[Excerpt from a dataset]
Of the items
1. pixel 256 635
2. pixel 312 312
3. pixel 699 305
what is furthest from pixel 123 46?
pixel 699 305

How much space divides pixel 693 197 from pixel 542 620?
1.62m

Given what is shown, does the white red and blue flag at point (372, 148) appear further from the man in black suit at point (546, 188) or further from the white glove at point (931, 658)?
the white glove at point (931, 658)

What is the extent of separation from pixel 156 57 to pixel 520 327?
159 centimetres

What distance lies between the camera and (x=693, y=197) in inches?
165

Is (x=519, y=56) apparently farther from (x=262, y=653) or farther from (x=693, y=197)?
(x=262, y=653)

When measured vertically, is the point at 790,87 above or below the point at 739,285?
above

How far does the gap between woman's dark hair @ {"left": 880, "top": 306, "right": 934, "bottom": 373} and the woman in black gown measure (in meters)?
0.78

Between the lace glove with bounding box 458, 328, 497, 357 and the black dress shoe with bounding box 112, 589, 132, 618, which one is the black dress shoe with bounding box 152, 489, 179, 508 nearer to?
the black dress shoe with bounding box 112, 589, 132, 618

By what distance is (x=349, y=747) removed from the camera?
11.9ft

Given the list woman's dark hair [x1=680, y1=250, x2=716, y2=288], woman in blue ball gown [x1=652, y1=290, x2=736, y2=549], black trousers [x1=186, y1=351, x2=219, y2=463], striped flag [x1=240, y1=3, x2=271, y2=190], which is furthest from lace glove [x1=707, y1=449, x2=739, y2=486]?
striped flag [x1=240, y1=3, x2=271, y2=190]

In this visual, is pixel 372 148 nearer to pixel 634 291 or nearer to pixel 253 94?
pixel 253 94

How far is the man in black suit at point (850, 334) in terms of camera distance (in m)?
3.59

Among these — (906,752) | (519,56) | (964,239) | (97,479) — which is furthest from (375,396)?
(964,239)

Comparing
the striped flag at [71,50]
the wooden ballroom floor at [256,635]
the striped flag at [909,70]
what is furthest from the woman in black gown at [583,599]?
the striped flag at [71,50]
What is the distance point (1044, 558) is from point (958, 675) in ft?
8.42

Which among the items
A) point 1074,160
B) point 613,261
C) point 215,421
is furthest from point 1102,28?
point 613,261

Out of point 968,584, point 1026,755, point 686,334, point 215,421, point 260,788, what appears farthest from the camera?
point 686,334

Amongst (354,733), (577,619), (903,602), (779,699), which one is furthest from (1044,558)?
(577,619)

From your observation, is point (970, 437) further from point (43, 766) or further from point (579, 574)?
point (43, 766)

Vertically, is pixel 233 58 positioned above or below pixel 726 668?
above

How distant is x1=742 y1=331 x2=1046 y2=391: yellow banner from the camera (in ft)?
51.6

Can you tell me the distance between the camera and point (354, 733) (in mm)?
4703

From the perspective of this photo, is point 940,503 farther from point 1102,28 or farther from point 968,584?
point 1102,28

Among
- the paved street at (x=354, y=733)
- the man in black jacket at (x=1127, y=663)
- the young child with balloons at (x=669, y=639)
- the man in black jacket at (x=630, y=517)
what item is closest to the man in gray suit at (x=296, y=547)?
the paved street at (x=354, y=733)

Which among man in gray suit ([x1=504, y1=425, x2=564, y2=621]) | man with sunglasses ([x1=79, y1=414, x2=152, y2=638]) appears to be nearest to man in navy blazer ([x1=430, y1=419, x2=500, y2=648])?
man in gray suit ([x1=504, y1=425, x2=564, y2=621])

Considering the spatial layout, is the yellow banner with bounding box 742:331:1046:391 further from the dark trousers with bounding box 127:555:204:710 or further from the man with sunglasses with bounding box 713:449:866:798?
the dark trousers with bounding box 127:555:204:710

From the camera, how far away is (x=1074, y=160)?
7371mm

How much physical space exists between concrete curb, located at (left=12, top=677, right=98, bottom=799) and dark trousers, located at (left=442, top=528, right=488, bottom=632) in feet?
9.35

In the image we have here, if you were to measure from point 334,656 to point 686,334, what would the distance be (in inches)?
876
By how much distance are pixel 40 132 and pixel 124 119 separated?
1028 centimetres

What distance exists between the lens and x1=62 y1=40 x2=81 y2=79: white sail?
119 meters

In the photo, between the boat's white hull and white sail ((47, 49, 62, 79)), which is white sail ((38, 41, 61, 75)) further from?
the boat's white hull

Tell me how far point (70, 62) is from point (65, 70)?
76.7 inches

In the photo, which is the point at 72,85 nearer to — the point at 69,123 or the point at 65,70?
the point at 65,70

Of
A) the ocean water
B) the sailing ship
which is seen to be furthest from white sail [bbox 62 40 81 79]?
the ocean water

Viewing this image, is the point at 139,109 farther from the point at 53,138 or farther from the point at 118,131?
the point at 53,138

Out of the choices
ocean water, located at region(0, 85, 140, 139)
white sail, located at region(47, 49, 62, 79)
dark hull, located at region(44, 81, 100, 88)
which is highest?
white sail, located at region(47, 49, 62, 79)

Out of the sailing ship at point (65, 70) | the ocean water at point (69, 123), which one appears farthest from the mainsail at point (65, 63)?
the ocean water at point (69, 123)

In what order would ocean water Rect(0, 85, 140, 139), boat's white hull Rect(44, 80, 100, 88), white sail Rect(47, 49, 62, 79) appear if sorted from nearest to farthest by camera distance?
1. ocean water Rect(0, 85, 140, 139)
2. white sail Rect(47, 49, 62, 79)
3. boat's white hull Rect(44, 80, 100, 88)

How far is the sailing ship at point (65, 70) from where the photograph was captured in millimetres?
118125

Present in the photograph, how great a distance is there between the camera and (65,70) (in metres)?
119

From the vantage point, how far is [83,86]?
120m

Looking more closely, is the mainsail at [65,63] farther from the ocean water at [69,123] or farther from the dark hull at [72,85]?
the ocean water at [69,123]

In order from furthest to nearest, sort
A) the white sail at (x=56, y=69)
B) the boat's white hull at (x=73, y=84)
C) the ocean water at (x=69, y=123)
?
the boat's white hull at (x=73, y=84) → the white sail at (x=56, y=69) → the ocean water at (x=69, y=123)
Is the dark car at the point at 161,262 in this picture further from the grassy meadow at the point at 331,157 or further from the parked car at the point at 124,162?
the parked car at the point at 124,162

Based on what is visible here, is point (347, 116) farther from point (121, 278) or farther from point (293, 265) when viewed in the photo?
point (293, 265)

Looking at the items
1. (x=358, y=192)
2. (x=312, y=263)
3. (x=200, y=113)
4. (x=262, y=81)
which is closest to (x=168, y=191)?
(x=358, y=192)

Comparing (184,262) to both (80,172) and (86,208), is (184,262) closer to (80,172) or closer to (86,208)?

### WHAT IS REQUIRED:
Would you write down every record again, exactly?

### EXERCISE SOLUTION:
Of the items
1. pixel 256 635
2. pixel 312 312
3. pixel 699 305
what is furthest from pixel 123 46?
pixel 699 305

How much space divides pixel 693 197 from pixel 542 620?
1.62m

Given what is shown, does the white red and blue flag at point (372, 148) appear further from the man in black suit at point (546, 188) or further from the white glove at point (931, 658)?
the white glove at point (931, 658)

What is the extent of separation from pixel 156 57 to pixel 520 327?
159 centimetres

What distance lies between the camera and (x=693, y=197) in inches?
165

Is (x=519, y=56) apparently farther from (x=262, y=653) or farther from (x=693, y=197)?
(x=262, y=653)

When measured vertically, is the point at 790,87 above or below the point at 739,285?
above

How far does the gap between woman's dark hair @ {"left": 880, "top": 306, "right": 934, "bottom": 373} and the woman in black gown measure (in meters)?
0.78

Between the lace glove with bounding box 458, 328, 497, 357 and the black dress shoe with bounding box 112, 589, 132, 618, which one is the black dress shoe with bounding box 152, 489, 179, 508 nearer to?
the black dress shoe with bounding box 112, 589, 132, 618

By what distance is (x=349, y=747) removed from the camera?
11.9ft

Given the list woman's dark hair [x1=680, y1=250, x2=716, y2=288], woman in blue ball gown [x1=652, y1=290, x2=736, y2=549], black trousers [x1=186, y1=351, x2=219, y2=463], striped flag [x1=240, y1=3, x2=271, y2=190], which is furthest from lace glove [x1=707, y1=449, x2=739, y2=486]?
striped flag [x1=240, y1=3, x2=271, y2=190]

In this visual, is pixel 372 148 nearer to pixel 634 291 or nearer to pixel 253 94?
pixel 253 94

How far is the man in black suit at point (850, 334) in terms of camera distance (in m)?
3.59

Among these — (906,752) | (519,56) | (964,239) | (97,479) — which is furthest from (375,396)?
(964,239)

Comparing
the striped flag at [71,50]
the wooden ballroom floor at [256,635]
the striped flag at [909,70]
what is furthest from the woman in black gown at [583,599]?
the striped flag at [71,50]
What is the distance point (1044, 558) is from point (958, 675) in ft?
8.42

Which among the items
A) point 1074,160
B) point 613,261
C) point 215,421
is furthest from point 1102,28?
point 613,261

Out of point 968,584, point 1026,755, point 686,334, point 215,421, point 260,788, what appears farthest from the camera?
point 686,334

Amongst (354,733), (577,619), (903,602), (779,699), which one is furthest from (1044,558)?
(577,619)

From your observation, is point (970, 437) further from point (43, 766) or further from point (579, 574)?
point (43, 766)

Vertically, is pixel 233 58 positioned above or below pixel 726 668?
above

How distant is x1=742 y1=331 x2=1046 y2=391: yellow banner from the camera (in ft)?
51.6

Can you tell me the distance between the camera and point (354, 733) (in mm)?
4703

From the perspective of this photo, is point 940,503 farther from point 1102,28 or farther from point 968,584?
point 1102,28

Among
- the paved street at (x=354, y=733)
- the man in black jacket at (x=1127, y=663)
- the young child with balloons at (x=669, y=639)
- the man in black jacket at (x=630, y=517)
what item is closest to the man in gray suit at (x=296, y=547)?
the paved street at (x=354, y=733)

Which among man in gray suit ([x1=504, y1=425, x2=564, y2=621]) | man with sunglasses ([x1=79, y1=414, x2=152, y2=638]) appears to be nearest to man in navy blazer ([x1=430, y1=419, x2=500, y2=648])?
man in gray suit ([x1=504, y1=425, x2=564, y2=621])

Considering the spatial layout, is the yellow banner with bounding box 742:331:1046:391 further from the dark trousers with bounding box 127:555:204:710 or further from the man with sunglasses with bounding box 713:449:866:798?
the dark trousers with bounding box 127:555:204:710

From the camera, how far away is (x=1074, y=160)?
7371mm

How much physical space exists between concrete curb, located at (left=12, top=677, right=98, bottom=799) and dark trousers, located at (left=442, top=528, right=488, bottom=632) in feet?
9.35

In the image we have here, if you were to measure from point 334,656 to point 686,334, what would the distance be (in inches)?
876
By how much distance are pixel 40 132 and pixel 124 119 separated?
1028 centimetres

What distance exists between the lens and x1=62 y1=40 x2=81 y2=79: white sail?
119 meters

In the photo, between the boat's white hull and white sail ((47, 49, 62, 79)), which is white sail ((38, 41, 61, 75)) further from?
the boat's white hull

Tell me how far point (70, 62) is from point (65, 70)?
76.7 inches

In the photo, which is the point at 72,85 nearer to — the point at 69,123 or the point at 65,70?
the point at 65,70

Of
A) the ocean water
B) the sailing ship
which is seen to be furthest from white sail [bbox 62 40 81 79]?
the ocean water

Viewing this image, is the point at 139,109 farther from the point at 53,138 or farther from the point at 118,131?
the point at 53,138

Out of the choices
ocean water, located at region(0, 85, 140, 139)
white sail, located at region(47, 49, 62, 79)
dark hull, located at region(44, 81, 100, 88)
which is highest?
white sail, located at region(47, 49, 62, 79)

Out of the sailing ship at point (65, 70) | the ocean water at point (69, 123), which one appears farthest from the mainsail at point (65, 63)?
the ocean water at point (69, 123)

In what order would ocean water Rect(0, 85, 140, 139), boat's white hull Rect(44, 80, 100, 88), white sail Rect(47, 49, 62, 79) appear if sorted from nearest to farthest by camera distance?
1. ocean water Rect(0, 85, 140, 139)
2. white sail Rect(47, 49, 62, 79)
3. boat's white hull Rect(44, 80, 100, 88)

How far is the sailing ship at point (65, 70) from where the photograph was captured in millimetres?
118125

Present in the photograph, how great a distance is there between the camera and (65,70) (in metres)?
119

From the vantage point, how far is [83,86]?
120m

Looking more closely, is the mainsail at [65,63] farther from the ocean water at [69,123] or farther from the dark hull at [72,85]?
the ocean water at [69,123]

In order from furthest to nearest, sort
A) the white sail at (x=56, y=69)
B) the boat's white hull at (x=73, y=84)
C) the ocean water at (x=69, y=123)
?
the boat's white hull at (x=73, y=84) → the white sail at (x=56, y=69) → the ocean water at (x=69, y=123)
Is the dark car at the point at 161,262 in this picture further from the grassy meadow at the point at 331,157 or further from the parked car at the point at 124,162?
the parked car at the point at 124,162

Based on what is visible here, is point (347, 116) farther from point (121, 278) or farther from point (293, 265) when viewed in the photo?
point (293, 265)

Looking at the items
1. (x=358, y=192)
2. (x=312, y=263)
3. (x=200, y=113)
4. (x=262, y=81)
which is closest to (x=168, y=191)?
(x=358, y=192)

Comparing (184,262) to both (80,172) and (86,208), is (184,262) closer to (80,172) or closer to (86,208)?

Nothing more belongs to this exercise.